Multo bene. Eu queria falar um pouco do prazer, porque uma parte de mim quer sair por aí distribuindo porrada em todos os corruptos, manipuladores e proto-fascistas que nos sugam o sangue. Para ser ainda mais franco, não vejo até aí grandes problemas éticos, não acho moralmente "feio". Acho que o status quo, apesar de legitimado pelo pacto social, pode ser muito mais violento do que um gesto como o de Tartaglia. Dois dentes quebrados e um inchaço no rosto não são nada em comparação com a fome, a pobreza, a alienação e a perda de liberdade que Berlusconi impinge. Alguma agressividade é necessária para não se acabar exangue.

Entretanto, não necessariamente agressividade física. No fim das contas, a vingança falhou, pois a maioria dos italianos não percebe que seu primeiro ministro é um inseto asqueroso. Quase jainistas, sentem piedade por quem lhes retribui com desprezo e vileza. A popularidade do "pobre coitado" subiu sete pontos em uma semana! As pessoas fazem questão de oferecer a outra face, nem percebem de quem estão apanhando. Mesmo assim, a FAI (Federação Anarquista Italiana), se empolga, acha que vai ser ouvida e comete um atentado a bomba em uma universidade... Ninguém se feriu, mas, mais uma vez, acho que o governo pode se fortalecer com isso.

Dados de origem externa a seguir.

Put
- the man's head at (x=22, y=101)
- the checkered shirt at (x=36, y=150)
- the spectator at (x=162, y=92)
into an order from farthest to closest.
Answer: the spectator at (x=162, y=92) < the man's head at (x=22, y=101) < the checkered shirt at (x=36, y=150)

As pessoas ficam assustadas, não consideram o contexto político para além do que a TV vomita, tampouco têm ímpeto revolucionário para se engajar numa luta sangrenta. O resultado acaba favorecendo quem está no poder, não tem a menor graça.

A resposta ao fascismo deve ser agressiva, porém dificilmente funcionará se escorrer sangue. O inimigo - não só na Itália - é dono da mídia. Tem se mantido no poder com a manipulação dos fatos, portanto é numa guerrilha de contra-informação que se deve engajar. Eu sinto que venho fazendo minha parte com meus textos, mas não é privilégio de escritor. Qualquer um tem capacidade para se tornar um vetor de transformação, seja através de blogs, de ativismo criativo, terrorismo poético, em conversas nos bares, corredores, universidades, em intervenções urbanas, em manifestações culturais e contraculturais, contestando tudo que nos degrada.